Il ne faut pas se fier à sa tranquillité apparente. « J’ai une façon très calme de m’exprimer, mais à l’intérieur, c’est bouillonnant », confie Laurence Klein. Et c’est avec une grande douceur qu’elle commence à narrer son parcours, plongeant son regard bleu azur dans le votre, reflet, lui, de son caractère très déterminé. Sa passion pour la course remonte à sa prime enfance où, très tôt, on lui détecte de grandes aptitudes.

« Dans la cour de l’école j’aimais faire la course avec les garçons, mais ce que j’appréciais encore plus, c’était de les dépasser ! À 11 ans, j’ai commencé à mettre le dossard, en prenant ma licence au Club d’athlétisme de Reims (DAC Reims). » Avec un entraînement « quatre à cinq fois par semaine, pas plus », lance en toute décontraction cette sportive habituée aux courses de 100 km, elle se remémore les tours au Parc Léo Lagrange avec l’équipe des adultes. « Je me souviens qu’à 13 ans, je faisais 3’15 au 1 000 mètres. » Soit une performance exceptionnelle pour son âge.
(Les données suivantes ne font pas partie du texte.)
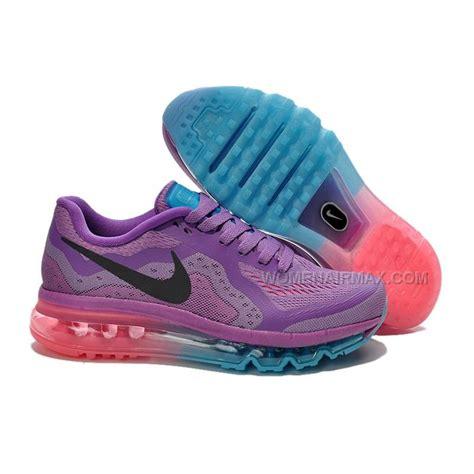 nike womens running shoes 2014 nike air max 2014 running shoe 226 price 53 00
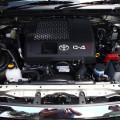 Двигатель 2KD-FTV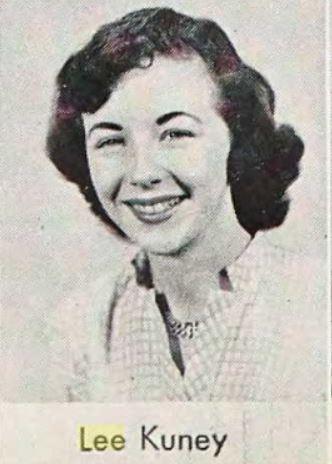 jeannettes   life penny serenade  actress eva lee kuney daughter  leon  kuney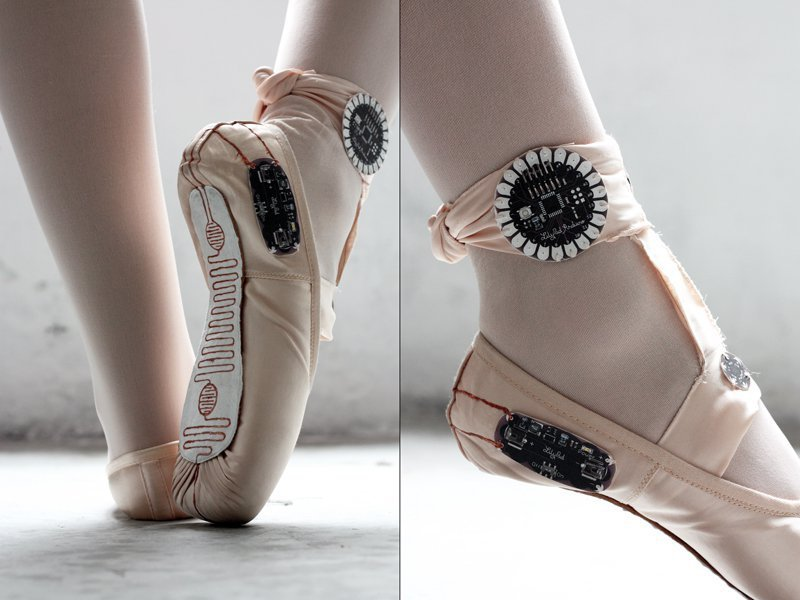 E-Traces: Ballet Slippers That Make Drawings from the Dancer's Movements #WearableWednesday « Ad ...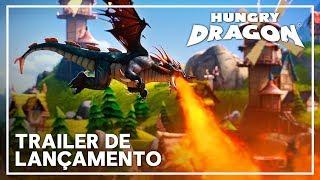 Hungry Dragon: Trailer de Lançamento
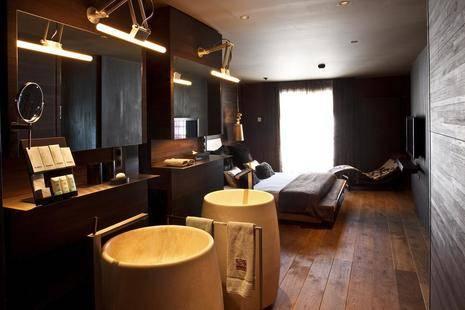 Grau Roig Hotel Boutique & Spa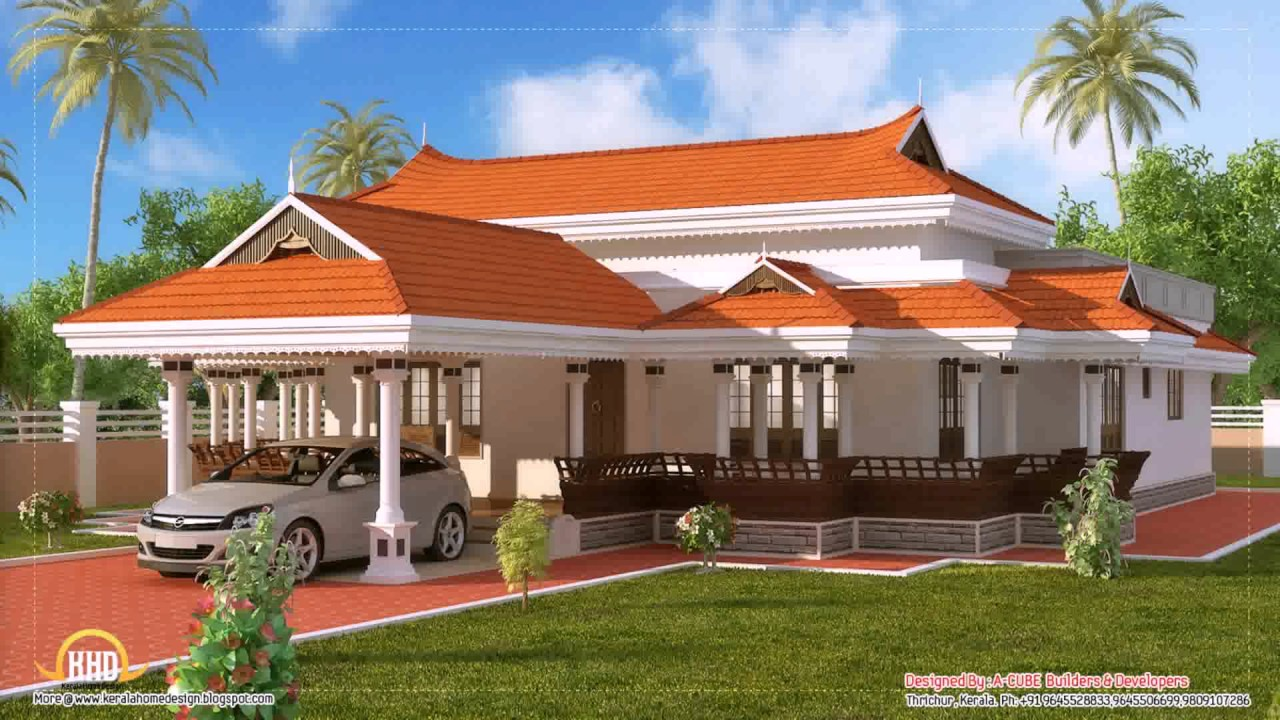 Low Cost House Construction Plans In India - YouTube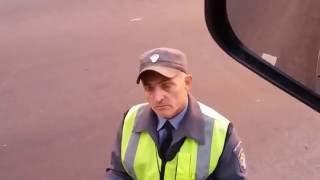 Волгоградские транспортники-беспредельщики PART1 ЗАДЕРЖАНИЕ!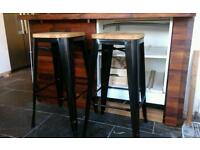 Brand new bar stools.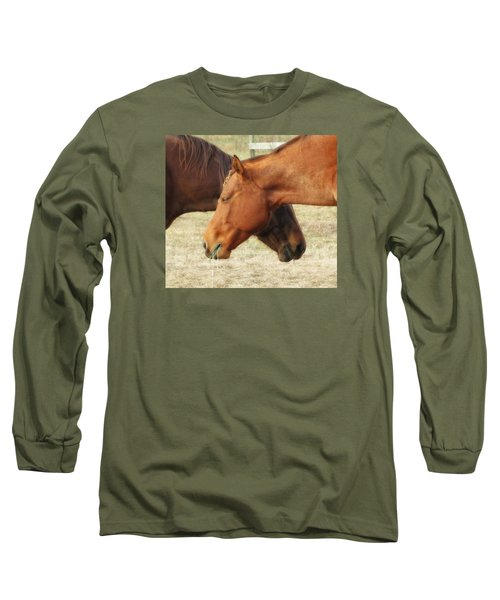 Horses In Sinc Long Sleeve T-Shirt by MTBobbins Photography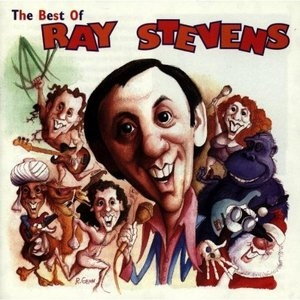 The Best Of Ray Stevens album cover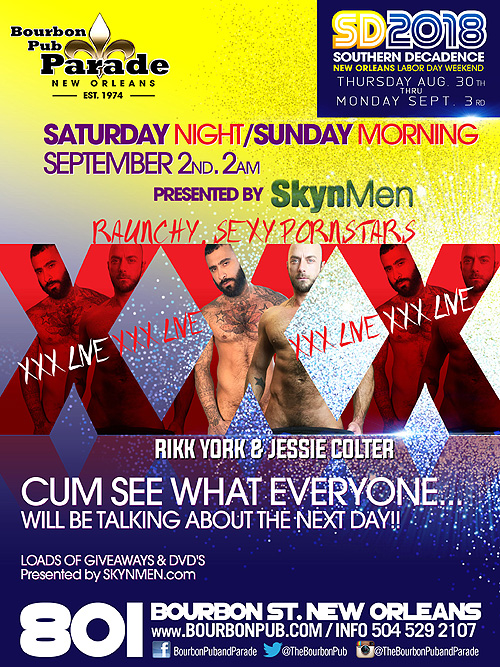Jessie Coulter and Rikk York LIVE at THE AFTER DARK PARTY for Southern Decadence 2018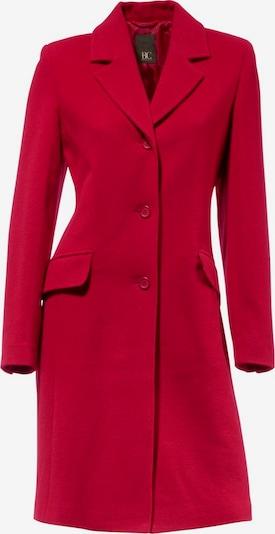 heine Преходно палто в червена боровинка, Преглед на продукта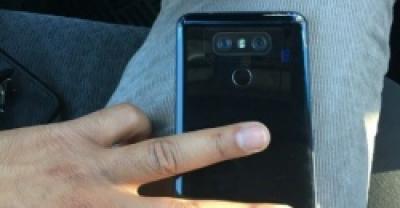 LG G6 получит несъемный аккумулятор на 3200 мАч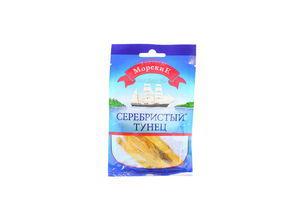 Тунец серебристый соленый сушеный филе-соломка Морские м/у 20г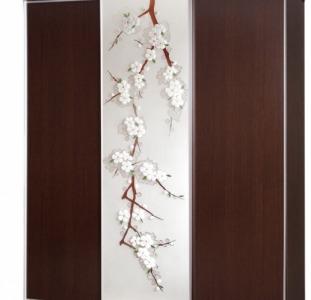 Художественное стекло,   зеркала,    витражи,   фьюзинг,   элементы декора.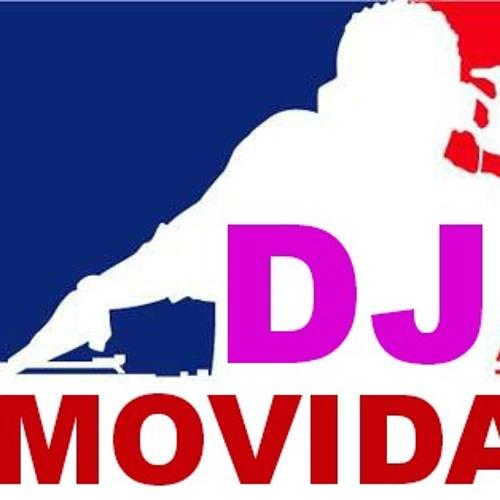 DJMovida's avatar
Une préparation intense au coup d’arrêt brutal

Elle suit alors un parcours de sport études au collège François Legros où elle monte en puissance dans les entraînements. « À 15 ans, je gagne ma première médaille nationale au 1 500 mètres. » Forte d’une hygiène de vie stricte, « mais aucunement ressentie comme un sacrifice », elle quitte les études après le lycée pour se consacrer entièrement à l’athlétisme avec comme objectif d’intégrer l’équipe de France.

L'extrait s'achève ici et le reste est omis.